Dari beragam data ini, Saya bisa membaca bahwa sebagian warga Sidrap sampai hari-hari terakhir belum menentukan pilihannya. Bahkan yang sudah menentukan pilihannya masih ragu atas pilihannya tersebut. Akumulasi  peristiwa membuat pemilih akhirnya memutuskan pilihannya dengan hasil akhirnya seperti ini: FATMA sebanyak 67.470 suara (38,98 %), sementara DOAMU sebanyak 105.621 suara (61,02%).
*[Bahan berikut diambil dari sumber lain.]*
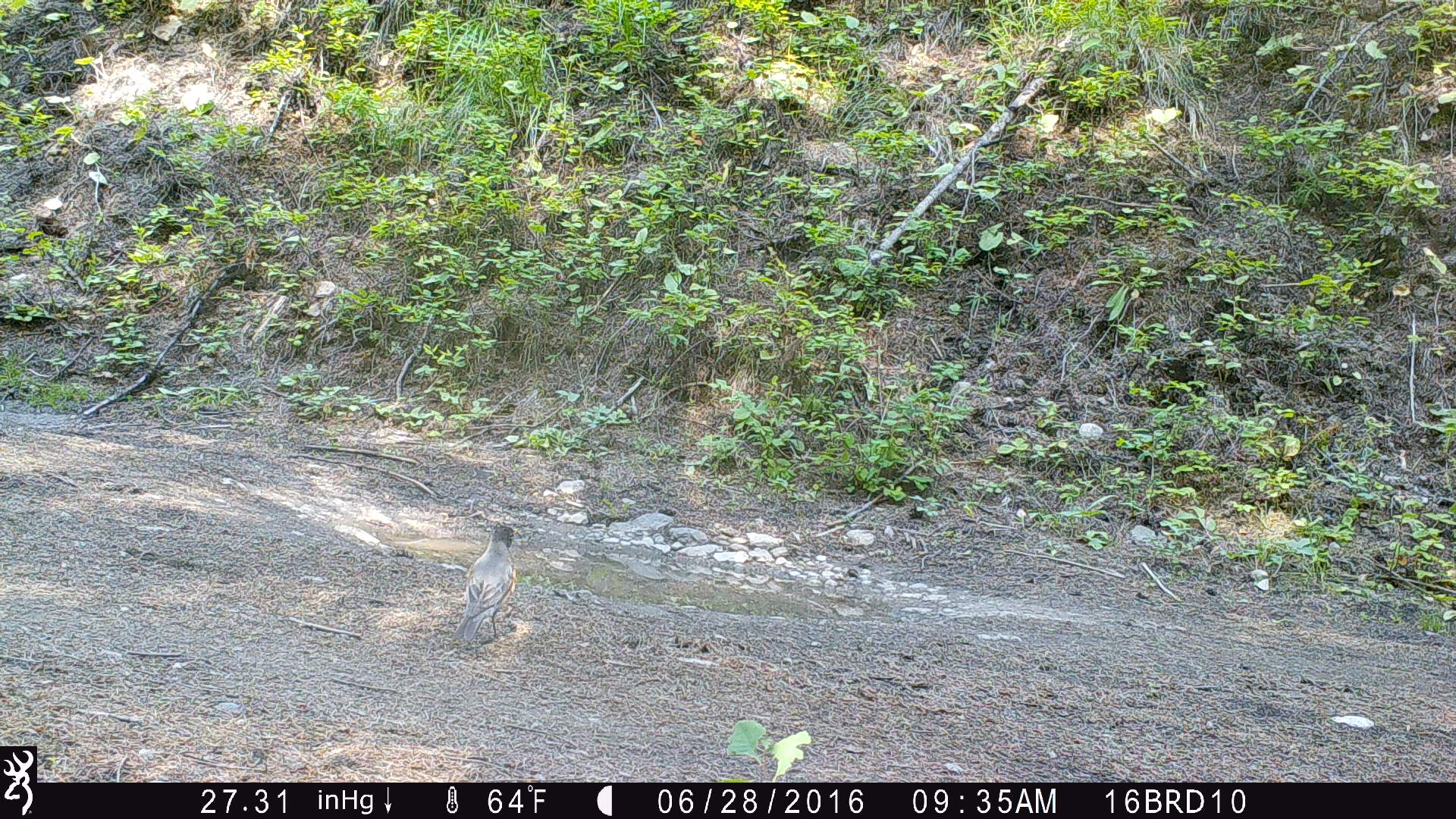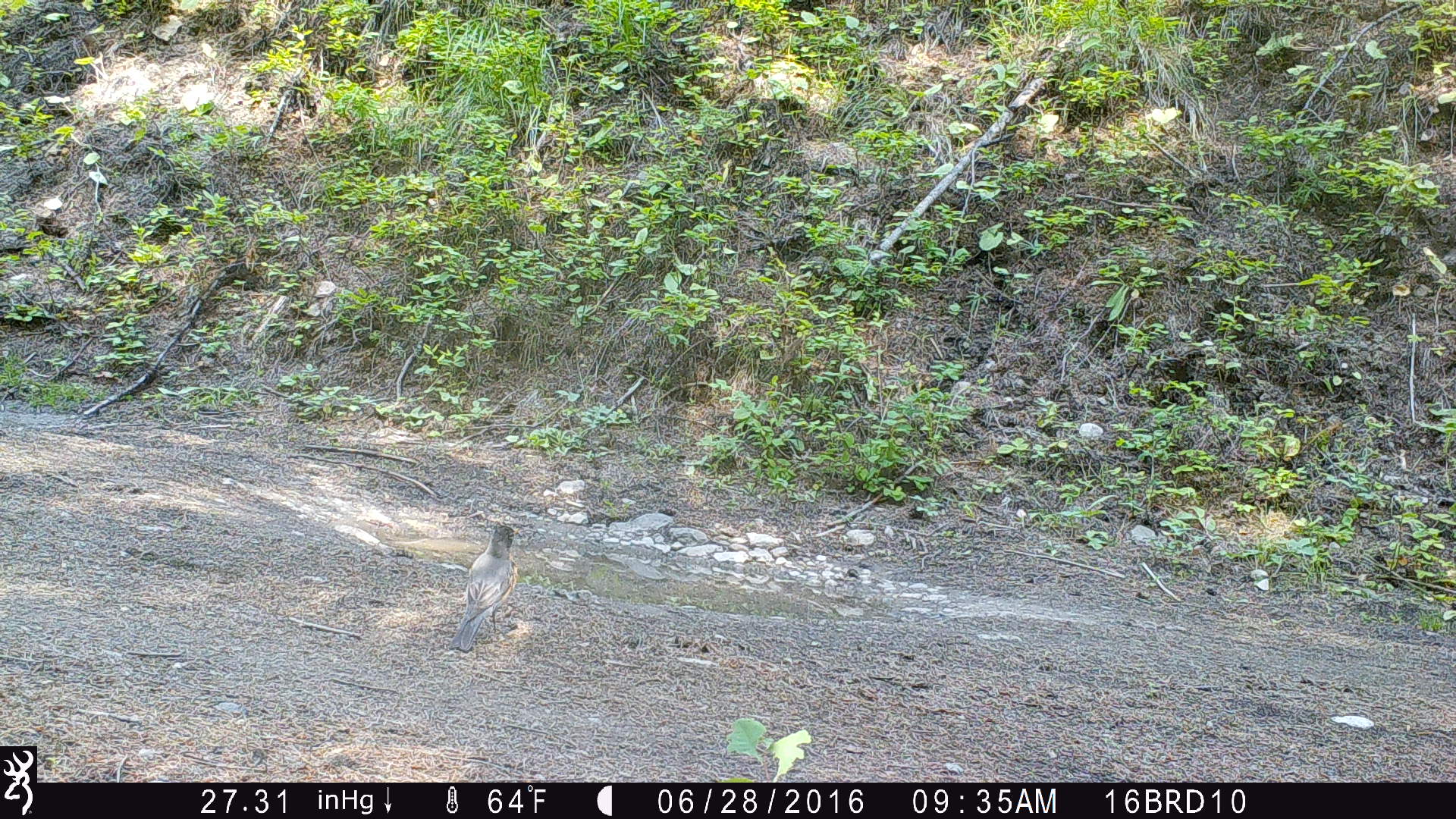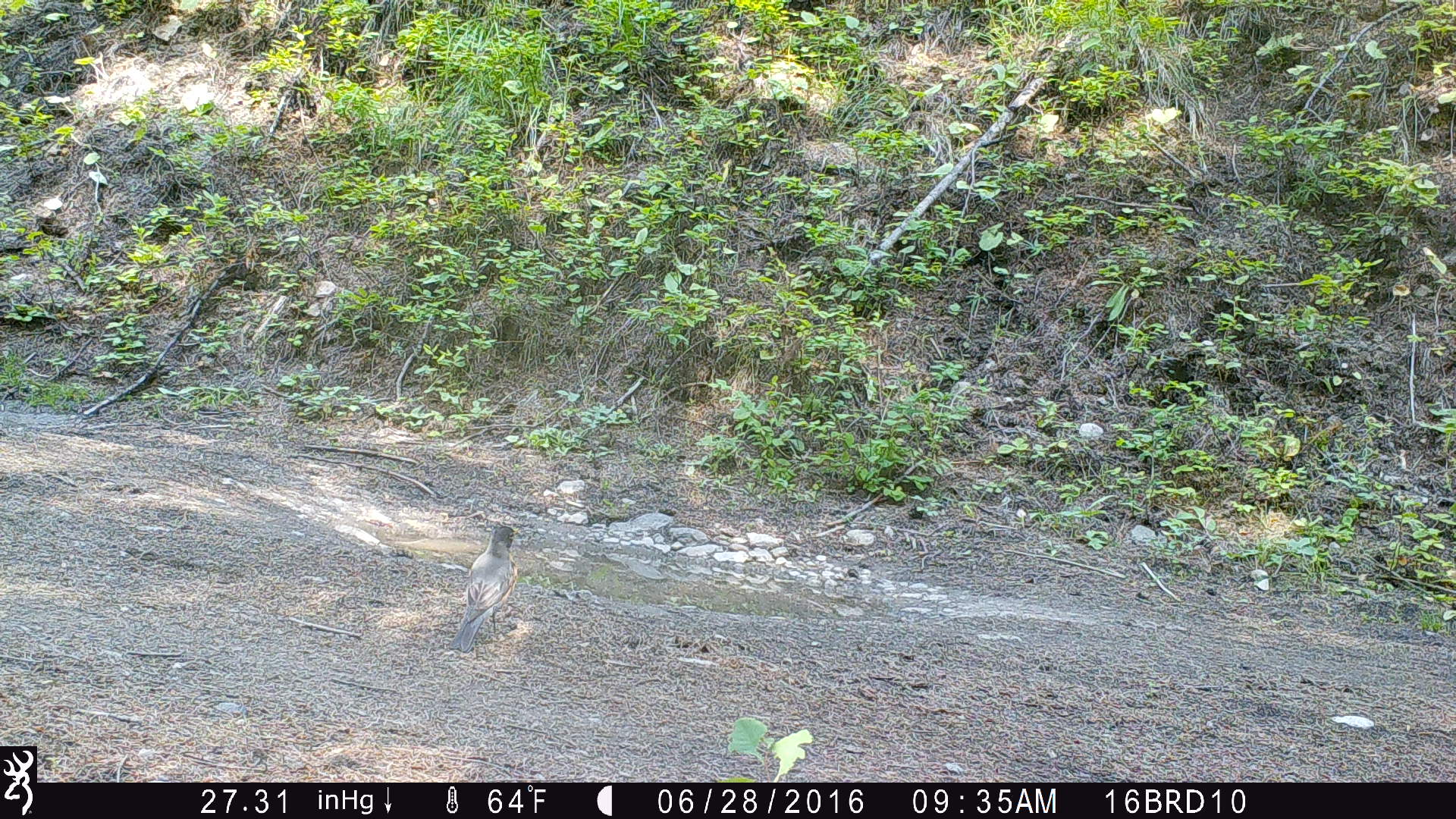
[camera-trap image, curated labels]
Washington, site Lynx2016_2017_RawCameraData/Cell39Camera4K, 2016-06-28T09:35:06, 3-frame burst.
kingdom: Animalia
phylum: Chordata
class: Aves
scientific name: Aves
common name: birds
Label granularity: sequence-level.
Terakhir yang harus dikisahkan, ini terkait dengan kondisi ikatan sosial masyarakat.  Para relawan DOAMU yang menjaga masing-masing wilayahnya dari gangguan keamanan dan ketertiban (Serangan Fajar). Tiap rumah mengawasi tetangganya, tiap keluarga mengawasi keluarga sendiri.  Kasus di Dusun Pujo Desa Bulucenrana, pelaku money politiditangkap keluarganya sendiri.  Sungguh sedih mendengar cerita ini, politik telah melunturkan perekat sosial paling kuat yaitu kekeluargaan.

Banyak sekali kisah-kisah serupa seperti ini. Bisa dikatakan, “Mungkin” DOAMU bentuk nyata gotong royong dalam politik. Meski Saya tetap berkeyakinan bahwa segala biaya kontestasi ini masih dominan dipikul dan ditanggung Dollah Mando dan Mahmud Yusuf, tapi minimal fenomena ini bertanda baik bagi demokrasi. Seorang calon pemimpin dibiayai oleh masyarakat, antitesis dari membeli suara (money politic).

Sebagai bagian dari keluarga besar Sidrap,Saya berharap dua figur yang Saya hormati Bapak H. Rusdi Masse dan Bapak H. Dollah Mando kembali berangkulan, sebagaimana rangkulan ketika RIDHO diumumkan sebagai pemenang berdasarkan hasil Quick Count 10 tahun lalu. Semoga.*

– Masri Tajuddin Ros (Penulis adalah pemerhati politik. Tinggal di Makassar).